LONDON (Reuters) – Oil fell towards $34 a barrel on Thursday, giving up an earlier gain, as a U.S. government report showing a rise in crude stocks underlined the supply glut, countering optimism over this week’s deal by oil producers to freeze output.

The U.S. Energy Information Administration said crude inventories rose by 2.1 million barrels last week, less than analysts expected.

But Wednesday’s report from industry group the American Petroleum Institute said they unexpectedly fell.

“It’s overall bearish and nullifies the API data across the board,” said Dominick Chirichella, senior partner at the Energy Management Institute in New York.

Brent (LCOc1) fell 20 cents to $34.30 a barrel by 1623 GMT (1123 ET), having closed 7.2 percent higher in the previous session. U.S. crude (CLc1) was up 11 cents to $30.77.


 Earlier in the session, Brent rallied above $35, adding to Wednesday’s surge, after Iran welcomed this week’s plan by Russia and Saudi Arabia to freeze output and also supported by the API report.

Analysts had expected a sell-off if the U.S. government inventory report did not confirm the API’s stock decline and warned of continued choppy trading.

“What we see still is extreme volatility,” said Carsten Fritsch, analyst at Commerzbank. “I would not be surprised to see prices retreating again by a big margin in coming days.”

Iranian Oil Minister Bijan Zanganeh met counterparts from Venezuela, Iraq and Qatar on Wednesday but did not say whether Iran would cap its output in keeping with the move by Russia and Saudi Arabia.

On Thursday, Iraq’s oil minister said talks would continue between OPEC and non-OPEC countries to prop up prices.

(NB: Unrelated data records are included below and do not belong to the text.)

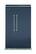 Front. Viking - 5-Series-VCSB - Slate Blue.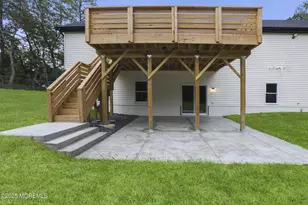 1405 Ridge Ave, Jackson, NJ 08527 - Photo 23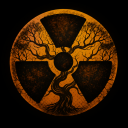 Discovery icon for THE RENEGADE  - S.T.A.L.K.E.R. RP Discord server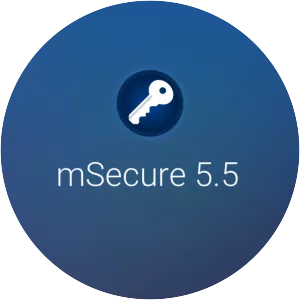 MSecure - Software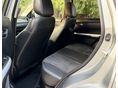 SUZUKI VITARA 2016/10 - 12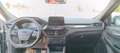 Ford Kuga 2,5 Duratec PHEV ST-Line Aut. Argent - thumbnail 15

Oil has collapsed from levels above $100 a barrel in mid-2014 due to excess supply, in a slide that deepened after the Organization of the Petroleum Exporting Countries later that year dropped its policy of cutting supply to boost prices.


“The agreement will do little to reduce the current supply glut,” BMI Research said in a report on Thursday.

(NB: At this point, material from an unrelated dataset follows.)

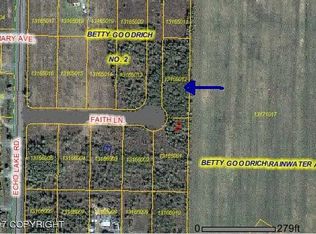 33270 Faith Ln, Soldotna, AK 99669
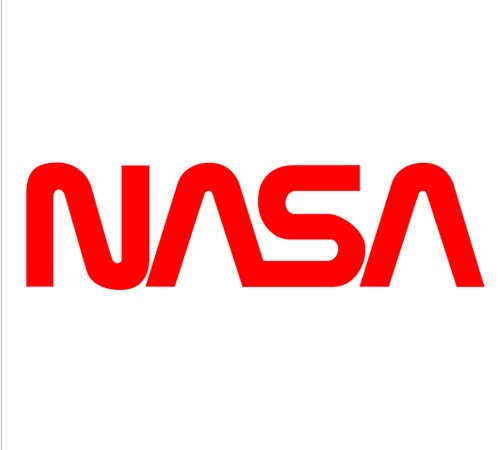 NASA Logo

Iran exported about 2.2 million barrels per day (bpd) of crude before 2012, when sanctions imposed by world powers to curb Tehran’s nuclear program cut shipments to about 1.1 million bpd.

The sanctions were lifted last month, allowing Iran to resume selling oil to the European Union. Sources familiar with Iranian thinking have said this week that Iran would not freeze output at current levels.